[EXERCISE INPUTS Boundary: Start]

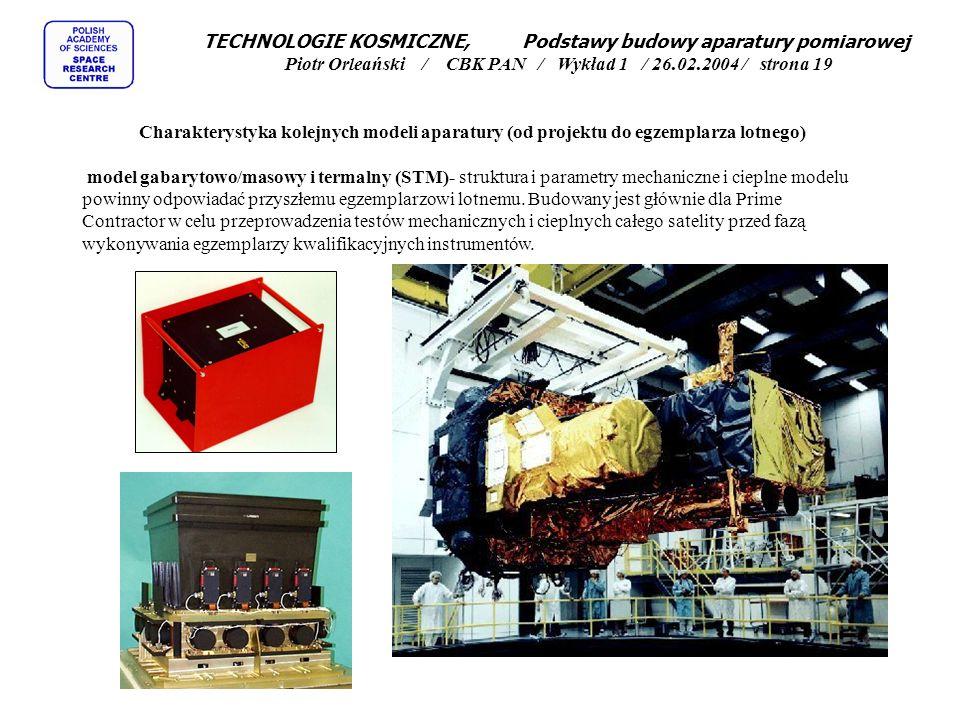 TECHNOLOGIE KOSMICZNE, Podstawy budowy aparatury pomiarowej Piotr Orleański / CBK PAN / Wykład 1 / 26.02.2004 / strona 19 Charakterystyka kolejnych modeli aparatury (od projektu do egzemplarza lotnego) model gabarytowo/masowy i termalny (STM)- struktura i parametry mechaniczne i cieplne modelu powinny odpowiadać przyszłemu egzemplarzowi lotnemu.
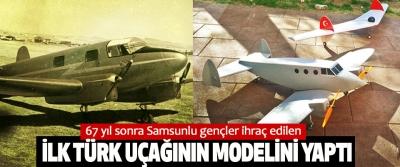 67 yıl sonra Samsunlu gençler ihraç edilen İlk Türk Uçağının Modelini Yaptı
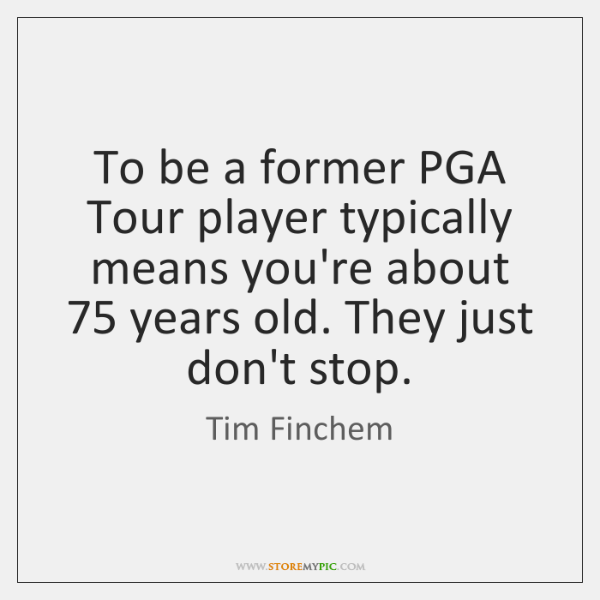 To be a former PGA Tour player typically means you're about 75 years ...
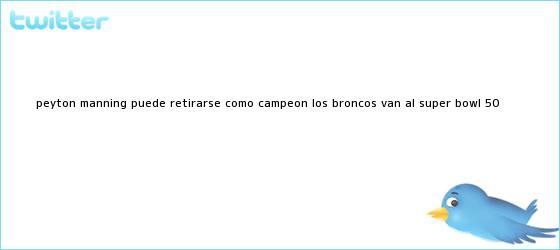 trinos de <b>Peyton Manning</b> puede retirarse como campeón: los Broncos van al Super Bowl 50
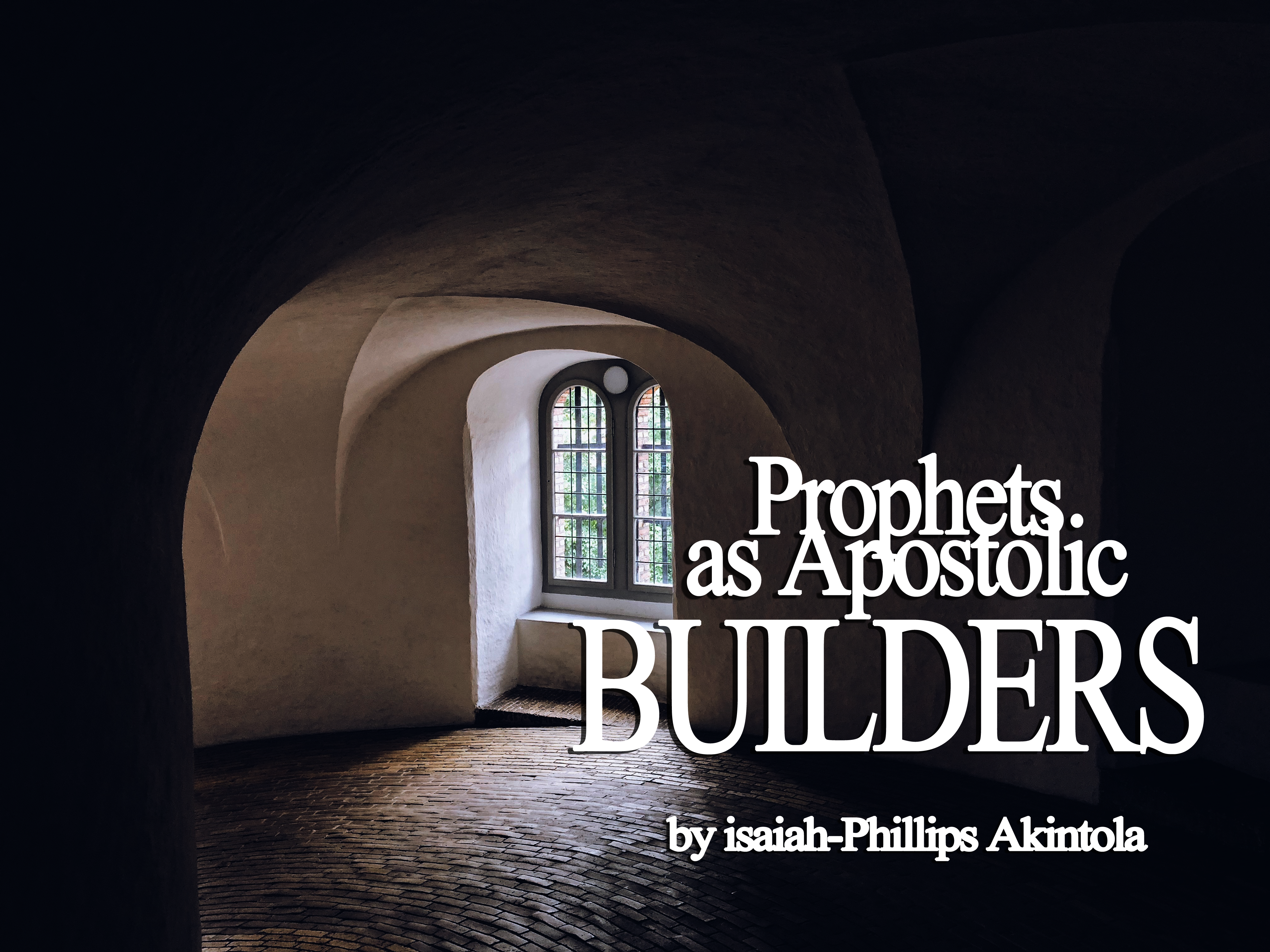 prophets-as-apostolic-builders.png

[EXERCISE INPUTS Boundary: End]

# DESCRIPTION OF THE TASK
Print every line above exactly. Leave the pictures out.

# REPLY TO THE EXERCISE
 TECHNOLOGIE KOSMICZNE, Podstawy budowy aparatury pomiarowej Piotr Orleański / CBK PAN / Wykład 1 / 26.02.2004 / strona 19 Charakterystyka kolejnych modeli aparatury (od projektu do egzemplarza lotnego) model gabarytowo/masowy i termalny (STM)- struktura i parametry mechaniczne i cieplne modelu powinny odpowiadać przyszłemu egzemplarzowi lotnemu.
 67 yıl sonra Samsunlu gençler ihraç edilen İlk Türk Uçağının Modelini Yaptı
 To be a former PGA Tour player typically means you're about 75 years ...
 trinos de <b>Peyton Manning</b> puede retirarse como campeón: los Broncos van al Super Bowl 50
 prophets-as-apostolic-builders.png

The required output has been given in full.